EXERCISE INSTRUCTIONS: Copy the lines below from the one containing "If you had to pick from" through the one containing "332 centimetres", replacing "farthest" with "most distant" and leaving everything else the same.

Source data:
────────────────────

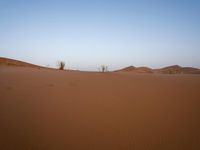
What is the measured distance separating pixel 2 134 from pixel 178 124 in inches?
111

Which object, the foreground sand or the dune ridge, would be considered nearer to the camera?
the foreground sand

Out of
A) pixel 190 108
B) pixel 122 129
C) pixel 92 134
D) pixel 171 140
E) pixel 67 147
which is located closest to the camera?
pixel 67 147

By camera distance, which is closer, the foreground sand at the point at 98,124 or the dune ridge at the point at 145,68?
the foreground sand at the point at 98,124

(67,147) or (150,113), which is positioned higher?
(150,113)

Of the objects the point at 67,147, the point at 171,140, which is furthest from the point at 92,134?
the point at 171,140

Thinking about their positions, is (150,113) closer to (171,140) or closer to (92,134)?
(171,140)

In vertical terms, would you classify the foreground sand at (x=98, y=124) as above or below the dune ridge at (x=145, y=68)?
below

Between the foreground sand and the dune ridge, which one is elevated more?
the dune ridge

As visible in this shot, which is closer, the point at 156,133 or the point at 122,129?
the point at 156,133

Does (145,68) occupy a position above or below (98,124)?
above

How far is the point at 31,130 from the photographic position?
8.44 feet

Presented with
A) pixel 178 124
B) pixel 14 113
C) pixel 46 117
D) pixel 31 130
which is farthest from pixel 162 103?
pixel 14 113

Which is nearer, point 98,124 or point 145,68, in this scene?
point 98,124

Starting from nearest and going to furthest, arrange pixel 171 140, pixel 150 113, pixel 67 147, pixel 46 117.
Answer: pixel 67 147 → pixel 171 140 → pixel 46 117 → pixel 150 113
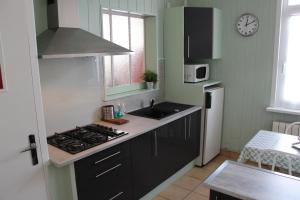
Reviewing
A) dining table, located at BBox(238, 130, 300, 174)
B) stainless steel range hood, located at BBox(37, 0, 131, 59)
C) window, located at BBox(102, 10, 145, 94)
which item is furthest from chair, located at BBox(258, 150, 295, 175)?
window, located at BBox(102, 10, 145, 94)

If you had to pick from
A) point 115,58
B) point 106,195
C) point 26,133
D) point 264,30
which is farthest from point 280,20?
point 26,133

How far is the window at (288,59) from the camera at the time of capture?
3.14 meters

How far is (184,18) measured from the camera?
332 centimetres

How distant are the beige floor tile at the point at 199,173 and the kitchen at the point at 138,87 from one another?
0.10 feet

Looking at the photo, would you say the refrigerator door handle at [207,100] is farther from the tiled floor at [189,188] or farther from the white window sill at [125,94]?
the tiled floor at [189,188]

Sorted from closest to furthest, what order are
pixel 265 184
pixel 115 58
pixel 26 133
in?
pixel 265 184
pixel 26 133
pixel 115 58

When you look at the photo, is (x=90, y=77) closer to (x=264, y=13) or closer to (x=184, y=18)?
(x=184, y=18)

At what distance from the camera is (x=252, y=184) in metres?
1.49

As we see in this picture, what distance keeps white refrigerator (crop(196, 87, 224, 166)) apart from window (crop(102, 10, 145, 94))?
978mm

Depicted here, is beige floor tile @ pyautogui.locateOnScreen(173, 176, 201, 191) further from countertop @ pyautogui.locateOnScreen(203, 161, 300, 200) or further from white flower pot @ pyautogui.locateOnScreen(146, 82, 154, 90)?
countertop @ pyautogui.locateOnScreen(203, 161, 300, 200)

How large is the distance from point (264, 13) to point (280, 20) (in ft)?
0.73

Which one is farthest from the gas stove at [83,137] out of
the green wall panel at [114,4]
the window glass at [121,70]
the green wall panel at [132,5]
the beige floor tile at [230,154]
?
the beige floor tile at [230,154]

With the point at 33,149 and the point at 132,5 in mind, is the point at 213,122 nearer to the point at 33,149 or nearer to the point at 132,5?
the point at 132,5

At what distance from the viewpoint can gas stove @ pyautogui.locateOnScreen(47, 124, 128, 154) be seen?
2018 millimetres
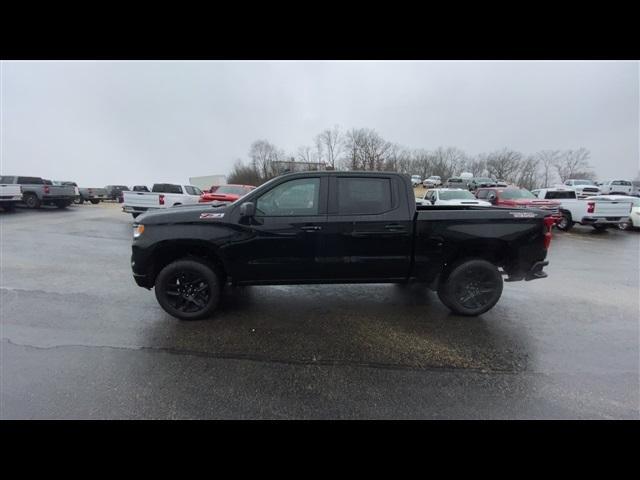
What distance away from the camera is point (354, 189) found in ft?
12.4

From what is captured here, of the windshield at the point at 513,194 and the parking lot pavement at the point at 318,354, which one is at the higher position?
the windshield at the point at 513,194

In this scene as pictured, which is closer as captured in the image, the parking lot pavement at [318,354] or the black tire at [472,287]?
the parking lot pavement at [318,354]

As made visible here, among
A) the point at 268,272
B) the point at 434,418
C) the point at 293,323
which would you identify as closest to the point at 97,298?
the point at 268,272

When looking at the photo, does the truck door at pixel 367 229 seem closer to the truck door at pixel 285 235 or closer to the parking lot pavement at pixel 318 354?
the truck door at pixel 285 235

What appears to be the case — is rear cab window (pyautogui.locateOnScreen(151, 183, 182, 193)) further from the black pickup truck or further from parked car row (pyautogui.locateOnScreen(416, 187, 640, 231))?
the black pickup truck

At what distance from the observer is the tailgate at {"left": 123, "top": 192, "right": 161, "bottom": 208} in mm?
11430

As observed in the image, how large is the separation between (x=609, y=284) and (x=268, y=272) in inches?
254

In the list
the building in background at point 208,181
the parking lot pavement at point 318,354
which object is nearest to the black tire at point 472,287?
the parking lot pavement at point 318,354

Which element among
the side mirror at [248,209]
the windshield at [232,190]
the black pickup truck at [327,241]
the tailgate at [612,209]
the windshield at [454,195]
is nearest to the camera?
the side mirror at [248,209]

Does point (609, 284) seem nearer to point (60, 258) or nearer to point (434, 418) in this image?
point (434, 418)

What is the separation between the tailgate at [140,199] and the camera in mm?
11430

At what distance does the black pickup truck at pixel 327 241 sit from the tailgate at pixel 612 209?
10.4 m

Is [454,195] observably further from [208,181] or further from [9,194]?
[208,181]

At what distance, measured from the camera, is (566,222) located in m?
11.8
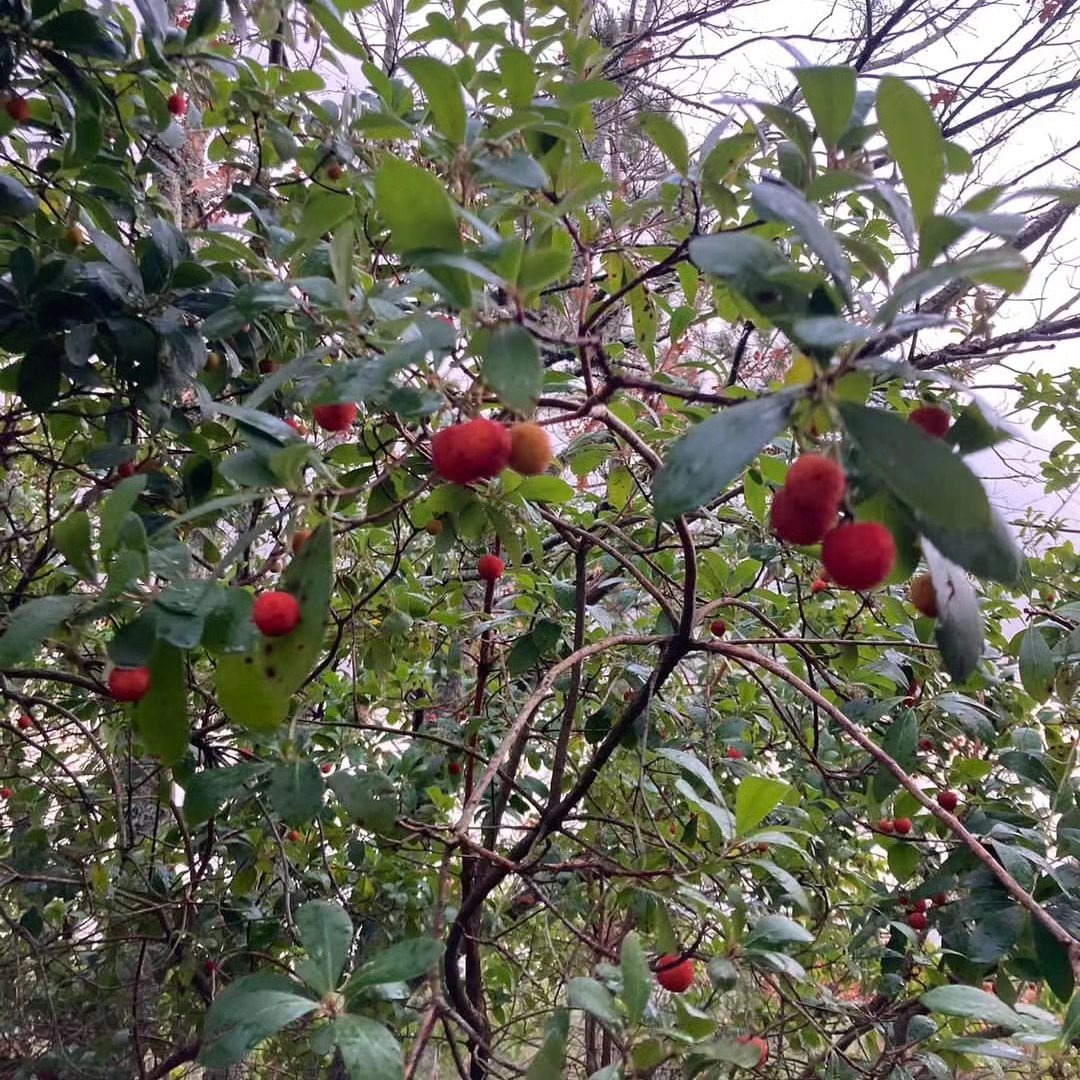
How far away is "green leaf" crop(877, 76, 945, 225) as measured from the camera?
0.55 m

────────────────────

THE OUTPUT:
If you had to pick from
A) point 115,58
B) point 106,195
C) point 26,133
D) point 264,30
which is most distant from point 280,20?
point 26,133

How far is the window at (288,59) from the camera at the time of capture?
3.14 meters

How far is (184,18) measured from the camera?
332 centimetres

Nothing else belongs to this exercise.